Thursday, March 6, 2014

Seven Strategies for Affinity Marketing Success

Banks and Insurance firms have long seen the power of marketing through affinity partners, but new entrants to this marketing world include the major hotel and car rental chains. The airlines are getting into the act, as are some brave consumer services firms such as Lifelock. It takes a bit of fearlessness to jump into this world of managing dozens, or hundreds of partners, but the boost in marketing results has been proven time and again.


Having worked with a number of clients that market through affinity partners, SIGMA has a blueprint of marketing best practices that can dramatically improve affinity marketing results. Some of these are just practical, tried and true direct marketing techniques, but often the complex world of partner marketing makes executing on the basics difficult.
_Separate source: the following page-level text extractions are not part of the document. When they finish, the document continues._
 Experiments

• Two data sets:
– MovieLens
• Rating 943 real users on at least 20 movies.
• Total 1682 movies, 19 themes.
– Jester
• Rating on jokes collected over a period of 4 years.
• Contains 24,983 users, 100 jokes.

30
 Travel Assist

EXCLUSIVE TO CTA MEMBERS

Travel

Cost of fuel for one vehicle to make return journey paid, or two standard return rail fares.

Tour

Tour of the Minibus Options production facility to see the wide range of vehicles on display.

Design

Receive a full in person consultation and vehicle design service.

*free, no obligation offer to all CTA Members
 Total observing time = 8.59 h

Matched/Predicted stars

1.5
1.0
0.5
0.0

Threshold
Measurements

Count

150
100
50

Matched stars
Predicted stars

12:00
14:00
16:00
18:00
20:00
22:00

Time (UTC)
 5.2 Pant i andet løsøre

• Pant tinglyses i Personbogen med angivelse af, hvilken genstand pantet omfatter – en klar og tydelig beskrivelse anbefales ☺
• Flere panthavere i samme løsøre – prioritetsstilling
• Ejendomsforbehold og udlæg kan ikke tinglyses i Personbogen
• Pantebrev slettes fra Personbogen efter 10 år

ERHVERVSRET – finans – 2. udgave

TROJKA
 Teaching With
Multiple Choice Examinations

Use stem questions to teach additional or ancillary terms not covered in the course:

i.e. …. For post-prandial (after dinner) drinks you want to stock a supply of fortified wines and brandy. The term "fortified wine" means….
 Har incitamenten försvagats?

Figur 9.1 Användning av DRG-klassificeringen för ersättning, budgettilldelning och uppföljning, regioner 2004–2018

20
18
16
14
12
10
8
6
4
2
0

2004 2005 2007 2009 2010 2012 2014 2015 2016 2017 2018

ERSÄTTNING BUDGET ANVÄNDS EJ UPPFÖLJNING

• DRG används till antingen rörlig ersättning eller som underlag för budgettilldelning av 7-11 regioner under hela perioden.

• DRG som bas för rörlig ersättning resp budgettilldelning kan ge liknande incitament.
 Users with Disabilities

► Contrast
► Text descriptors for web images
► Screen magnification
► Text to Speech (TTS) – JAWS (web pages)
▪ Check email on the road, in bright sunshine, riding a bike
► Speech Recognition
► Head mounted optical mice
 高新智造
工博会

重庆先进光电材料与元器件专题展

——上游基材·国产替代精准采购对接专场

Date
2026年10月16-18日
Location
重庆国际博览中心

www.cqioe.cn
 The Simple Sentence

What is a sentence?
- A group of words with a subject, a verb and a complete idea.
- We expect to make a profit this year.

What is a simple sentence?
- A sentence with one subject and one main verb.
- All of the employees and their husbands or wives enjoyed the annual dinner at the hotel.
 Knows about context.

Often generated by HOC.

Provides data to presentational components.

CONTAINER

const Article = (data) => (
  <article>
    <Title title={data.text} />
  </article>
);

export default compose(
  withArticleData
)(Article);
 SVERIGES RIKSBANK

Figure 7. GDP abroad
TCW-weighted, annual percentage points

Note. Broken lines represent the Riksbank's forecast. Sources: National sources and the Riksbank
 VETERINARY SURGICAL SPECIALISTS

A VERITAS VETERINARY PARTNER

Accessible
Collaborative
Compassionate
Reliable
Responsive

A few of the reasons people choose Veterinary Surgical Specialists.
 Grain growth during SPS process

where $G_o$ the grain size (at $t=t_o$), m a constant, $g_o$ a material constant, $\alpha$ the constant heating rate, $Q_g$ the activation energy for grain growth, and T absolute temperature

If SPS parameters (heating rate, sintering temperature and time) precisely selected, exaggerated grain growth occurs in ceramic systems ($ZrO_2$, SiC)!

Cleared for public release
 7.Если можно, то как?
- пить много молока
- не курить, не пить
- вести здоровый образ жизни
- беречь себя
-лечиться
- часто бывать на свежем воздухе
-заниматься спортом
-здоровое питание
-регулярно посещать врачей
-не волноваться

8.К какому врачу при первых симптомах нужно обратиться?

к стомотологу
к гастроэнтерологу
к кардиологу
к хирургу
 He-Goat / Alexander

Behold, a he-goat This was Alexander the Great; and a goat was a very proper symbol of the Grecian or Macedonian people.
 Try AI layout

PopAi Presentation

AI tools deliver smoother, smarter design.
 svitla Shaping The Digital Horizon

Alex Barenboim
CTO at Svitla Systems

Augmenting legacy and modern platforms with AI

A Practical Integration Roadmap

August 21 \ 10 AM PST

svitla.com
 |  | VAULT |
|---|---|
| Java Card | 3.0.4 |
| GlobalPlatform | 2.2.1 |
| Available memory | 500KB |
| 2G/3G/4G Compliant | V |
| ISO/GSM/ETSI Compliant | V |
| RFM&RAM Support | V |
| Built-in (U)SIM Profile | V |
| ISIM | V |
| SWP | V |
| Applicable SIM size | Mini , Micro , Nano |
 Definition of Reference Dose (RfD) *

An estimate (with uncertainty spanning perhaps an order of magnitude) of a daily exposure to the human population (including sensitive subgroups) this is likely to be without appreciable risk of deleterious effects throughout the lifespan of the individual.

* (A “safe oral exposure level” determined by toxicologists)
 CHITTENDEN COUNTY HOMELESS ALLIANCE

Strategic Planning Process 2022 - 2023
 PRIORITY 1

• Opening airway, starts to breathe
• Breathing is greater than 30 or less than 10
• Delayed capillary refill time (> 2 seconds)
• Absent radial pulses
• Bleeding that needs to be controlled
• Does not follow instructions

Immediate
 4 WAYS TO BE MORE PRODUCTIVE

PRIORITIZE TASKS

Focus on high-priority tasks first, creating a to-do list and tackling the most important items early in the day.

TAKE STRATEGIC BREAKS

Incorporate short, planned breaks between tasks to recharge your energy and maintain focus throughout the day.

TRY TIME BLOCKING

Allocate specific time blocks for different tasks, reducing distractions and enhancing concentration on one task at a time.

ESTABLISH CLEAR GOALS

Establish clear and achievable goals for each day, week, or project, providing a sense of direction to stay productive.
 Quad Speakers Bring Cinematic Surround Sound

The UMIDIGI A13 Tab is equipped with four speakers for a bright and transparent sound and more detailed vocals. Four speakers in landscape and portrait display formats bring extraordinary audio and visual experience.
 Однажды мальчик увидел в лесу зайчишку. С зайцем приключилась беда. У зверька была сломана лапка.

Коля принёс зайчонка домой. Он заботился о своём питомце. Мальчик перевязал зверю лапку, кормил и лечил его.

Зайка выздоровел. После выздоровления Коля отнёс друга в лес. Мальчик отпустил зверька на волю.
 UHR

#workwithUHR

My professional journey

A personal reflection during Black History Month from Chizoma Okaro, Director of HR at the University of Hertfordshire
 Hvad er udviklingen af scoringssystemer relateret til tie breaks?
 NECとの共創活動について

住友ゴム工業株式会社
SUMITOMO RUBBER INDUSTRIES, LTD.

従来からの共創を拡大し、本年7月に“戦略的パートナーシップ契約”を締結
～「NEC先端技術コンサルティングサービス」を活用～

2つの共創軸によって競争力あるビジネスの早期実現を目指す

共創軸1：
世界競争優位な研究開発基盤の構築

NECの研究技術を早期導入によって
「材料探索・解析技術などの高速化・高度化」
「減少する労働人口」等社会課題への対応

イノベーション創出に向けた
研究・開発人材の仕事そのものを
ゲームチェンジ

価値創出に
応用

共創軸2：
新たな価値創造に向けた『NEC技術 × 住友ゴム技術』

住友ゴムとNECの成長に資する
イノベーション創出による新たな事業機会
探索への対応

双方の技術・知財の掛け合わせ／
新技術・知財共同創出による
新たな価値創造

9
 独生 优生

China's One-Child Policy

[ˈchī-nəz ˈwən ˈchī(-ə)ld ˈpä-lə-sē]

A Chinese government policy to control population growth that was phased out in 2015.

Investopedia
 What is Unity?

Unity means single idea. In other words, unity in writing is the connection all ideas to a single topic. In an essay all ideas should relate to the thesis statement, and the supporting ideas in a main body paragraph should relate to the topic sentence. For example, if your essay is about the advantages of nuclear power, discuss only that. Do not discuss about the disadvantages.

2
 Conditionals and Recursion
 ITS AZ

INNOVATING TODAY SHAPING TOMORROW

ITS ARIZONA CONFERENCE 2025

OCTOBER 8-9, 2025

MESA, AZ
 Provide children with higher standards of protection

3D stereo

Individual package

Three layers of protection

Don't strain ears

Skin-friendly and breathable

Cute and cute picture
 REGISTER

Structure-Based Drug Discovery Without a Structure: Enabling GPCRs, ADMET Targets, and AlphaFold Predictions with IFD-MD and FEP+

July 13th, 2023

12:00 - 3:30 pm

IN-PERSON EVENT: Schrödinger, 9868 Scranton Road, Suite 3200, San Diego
  1. Target the Right Affinity Partners. The potential revenue an affinity partner can deliver may vary greatly from group to group. Therefore, marketers should manage pursuit efforts based on the estimated potential value an individual affinity might provide. By using profiling information about your current clients and looking for partners whose members match your target profile, your efforts should create more productive partnerships.

  2. Establish Segments of Potential Partners and Create Segment Benchmarks. By segmenting your partners into major categories, such as large corporations; regional associations, clubs, credit unions; colleges and university associations; and national organizations, and evaluating your results by segment, you will usually find significant differences that should focus your efforts. We have found the following data attributes to be useful in segmenting the groups: the strength or influence of the affinity relationship with its members, the size of the organization’s membership, and how well the members’ profiles match to the marketer’s ideal customers.

  3. Optimize Affinity Member Targeting. Not all affinity members have the same value; in fact, groups often only deliver a small number of high-tier prospects. In most cases, your objective should be to avoid marketing to members who are low-tier prospects, those members that are clearly unlikely to respond and to whom your communication may be seen as “junk.” Begin by developing a profile to identify who looks most like your best customer. Then stick to your guns and focus on those affinity members who match your target profile. We often develop benchmarks based on an analysis of current customers and develop a targeting model. The scoring model may be a robust predictive model or a simple points model based on varying attributes. By scoring all members and marketing to the top tier of model scores, you will optimize your marketing spend and return.

  4. Integrate Multichannel Personalized Communications. Creating the right messages that support the interests and needs of both yourself and your affinity partners need not be complicated or costly. Today, tools are available to automatically construct personalized communications that speak to each affinity member uniquely, in an informative and cost-effective manner. The key to success is to establish a simple data framework that allows you to learn from each campaign interaction. Develop a test-and-learn approach to understand the optimum combination of email and mail to maximize results and minimize costs. There are a number of messaging tools that allow you to deploy across multiple channels seamlessly.

  5. Work More Smoothly with Your Partners Using Collaboration Portals. For high-functioning affinity partnerships, we create partner collaboration portals. This portal typically supports creative reviews and approvals, repository of key files, and assets. One of its principal values is the provisioning of consistent and timely information across the partner ecosystem. The Partner Portal informs the affinity partner on campaign timelines, approvals, future campaign plans and additional services that the company provides to the affinity partner.

  6. Campaign and Offer Optimization. Fine-tuning your communications is critical to the long-term success of the affinity program. Each campaign deployment is a chance to learn how to improve response and ROI. Subtle, seemingly inconsequential changes can achieve substantial improvement. Establishing a test-and-learn approach should be a central part of your affinity program. SIGMA suggests a test matrix be established for each campaign; the test matrix clearly identifies each element being tested and is linked to the campaign and touch database. As responses and results are collected, performance can be assessed for each test cell. Meaningful results are habitually reviewed and learnings are applied to the next campaign.

  7. Business Intelligence and Insights Portal. The insights portal should provide the basic campaign performance tracking information as well as results by key marketing segments. Ideally, the insights portal also assesses campaign performance by key benchmarks that are appropriate for both your company and the affinity partners. Once you have an organization’s member data, you can append household third-party data to the member record to examine campaign performance by key demographic characteristics – and share insights easily with your partners.

Pursuing these strategies across multiple affinity partners will take planning and careful project management, but will surely boost your results over time.